Not only teaching itself but also educational goals must be adapted to dealing with AI, writes Boris Walbaum, founder of the private university Forward College, in Les Echos:

“According to Dario Amodei, CEO of AI start-up Anthropic, half of all entry-level skilled jobs could disappear within five years. ... Our education model is not prepared for this. The risk of mass unemployment among young graduates is real in the medium term. ... To prepare them for an uncertain, constantly changing world, we need to do more than adapt education to 'new professions' that are themselves short-lived.

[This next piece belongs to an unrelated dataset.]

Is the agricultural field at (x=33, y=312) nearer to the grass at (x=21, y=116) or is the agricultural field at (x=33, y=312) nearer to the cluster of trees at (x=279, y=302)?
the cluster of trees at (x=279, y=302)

We need to invent a post-AI education that gives learners the tools to deal with the uncertainty and acceleration that will characterise the coming decades.”

Sega (BG) /

False friend for lazy thinkers

Sega reflects on the advance of AI into Bulgaria's school system:

“Artificial intelligence has already entered our schools and is beginning to change the way that pupils learn and teachers teach. ... To what extent is the Bulgarian education system prepared to embrace and steer these changes? Will the pupils become consumers of other people's ideas, or will they learn to use these new technologies creatively? ... What AI makes of the pupils will depend on whether we can teach them to use them properly. AI can become a friend or a foe, depending on how it is used. ... It can also produce lazy minds and stupidity.”

Telex (HU) /

Not up to complex educational tasks

AI has limits as a teaching tool, educator Gergely Nádori warns in Telex:

“Knowledge reproduction, tasks that can be solved only in one way, simple summarisation and text comprehension are all things AI can do. But it cannot teach more complex things that it itself doesn't perform well at, such as collaboration, creativity or problem solving. ... Of course, AI tutors can provide assistance in certain areas. They can be useful for practising certain processes and for reproductive learning, but this is at best a building block from which higher-level skills can be developed.”